I believe we are finally at a point where the silicon is there, software architecture is there, vehicles are there, and data is there. Lots of companies are building out silicon and hardware stacks for autonomy. Nvidia has their Drive platform, which includes cameras, radar, silicon, and software SDK. Qualcomm has a whole suite under Snapdragon Automotive with ADAS, advanced driver assistance system, and connected cockpit. Mediatek has Dimensity Auto Cockpit with RTX graphics to accelerate infotainment systems.
The problem I see with this is data and architecture, Tesla seems to be the only one with it, and they are willing to license out the technology. This doesn’t mean these other companies have no place, as I explained earlier Tesla has a dedicated FSD computer and system computer, it might be worth improving the system computer and working with Tesla on FSD connectivity and support.
Mercedes’ is working with Nvidia on their ADAS system, and it’s apparently great. BMW is working with Qualcomm and AWS, and it’s apparently great as well. Ford and GM have in house ADAS systems as well. I can’t comment on these, as I haven’t tried them quite yet. Other automotive companies like Volvo, Polestar, Rivian, and Xiaomi are also working Nvidia on autonomy stacks and ADAS, but not as advanced quite yet as Mercedes’, BMW, or Tesla.
The interesting parts of these systems is the autonomy levels. The way it’s generally understood is Level 0 is no form of assistance. Level 1 is automatic features like steering or breaking assistance. Level 2 is ADAS where the vehicle can control acceleration, breaking, steering, and parking but still needs driver supervision to take over without alerts. Level 3 is a more advanced ADAS, where the system will alert the driver when they need to take over, but the driver can be doing other things and not paying attention. Level 4 autonomy is fully autonomous but with geofencing, like Waymo. Level 5 is fully autonomous, no geofencing.

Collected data
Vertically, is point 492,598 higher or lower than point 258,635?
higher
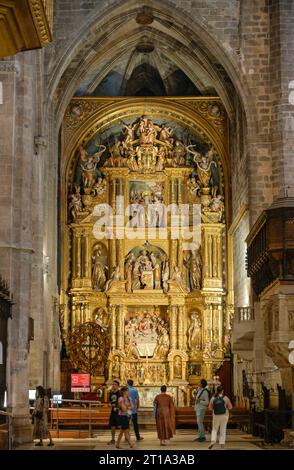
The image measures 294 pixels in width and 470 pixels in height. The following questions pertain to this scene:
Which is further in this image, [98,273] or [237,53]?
[98,273]

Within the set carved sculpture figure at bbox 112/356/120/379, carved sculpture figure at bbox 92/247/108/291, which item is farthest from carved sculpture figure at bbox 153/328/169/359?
carved sculpture figure at bbox 92/247/108/291

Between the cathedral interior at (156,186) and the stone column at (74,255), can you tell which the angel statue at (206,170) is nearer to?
the cathedral interior at (156,186)

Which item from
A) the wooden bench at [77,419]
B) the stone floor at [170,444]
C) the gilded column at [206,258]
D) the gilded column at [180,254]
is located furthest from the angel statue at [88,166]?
the stone floor at [170,444]

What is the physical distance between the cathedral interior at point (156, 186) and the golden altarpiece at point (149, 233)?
0.05 meters

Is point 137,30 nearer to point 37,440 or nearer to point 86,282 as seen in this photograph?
point 86,282

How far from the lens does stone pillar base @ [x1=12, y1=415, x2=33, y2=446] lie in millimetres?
19219

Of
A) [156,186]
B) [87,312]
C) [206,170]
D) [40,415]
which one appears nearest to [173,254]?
[156,186]

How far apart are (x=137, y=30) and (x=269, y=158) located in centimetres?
727

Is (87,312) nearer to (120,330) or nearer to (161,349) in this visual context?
(120,330)

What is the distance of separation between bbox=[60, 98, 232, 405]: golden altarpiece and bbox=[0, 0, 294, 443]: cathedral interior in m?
0.05

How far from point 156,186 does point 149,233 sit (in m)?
1.72

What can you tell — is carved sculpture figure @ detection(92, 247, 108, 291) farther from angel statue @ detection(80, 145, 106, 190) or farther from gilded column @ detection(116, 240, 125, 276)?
angel statue @ detection(80, 145, 106, 190)

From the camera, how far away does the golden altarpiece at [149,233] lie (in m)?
32.6

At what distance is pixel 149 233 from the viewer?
33.6 metres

Try it
Extend the text on autonomous driving technology, continuing from its final sentence about Level 5 autonomy.

Task output
Currently, Mercedes is the only manufacturer in the US with a Level 3 system. Tesla FSD is still technically Level 2. The interesting parts of these rankings is even if Tesla’s Level 2 system outperforms Mercedes Level 3 or Waymo Level 4, it’s still a Level 2 system because of the requirement for unprompted manual takeover and driver awareness.
I believe the reason for Tesla continuing Level 2 is because of how the E2E model works. From my understanding of modern AI models, in order for Tesla’s E2E model to be able to alert the driver that they need to take over, it would an architectural change for the model to be able to understand it’s limitation, which then could cause it to force the driver to take control when the driver really wouldn’t have to. This seems like a deliberate choice, and focusing on producing a model so good that no human intervention is required seems like the logical next step.
Even beyond pure autonomy, in terms of experience Tesla is simply the best. I feel safe saying there is not a single in-car experience that is as good. Type in a location, press a button, the stack brings you there. The maps are great, audio and music playback is great. It’s simple, easy, and user friendly. It’s a great experience. That is not true for anyone else, even if the autonomy stack is equal.
Autonomy is coming within this decade, and AI is about to become a lot more interesting and useful than LLMs. The age of consumer robotics is coming, and it’s coming fast.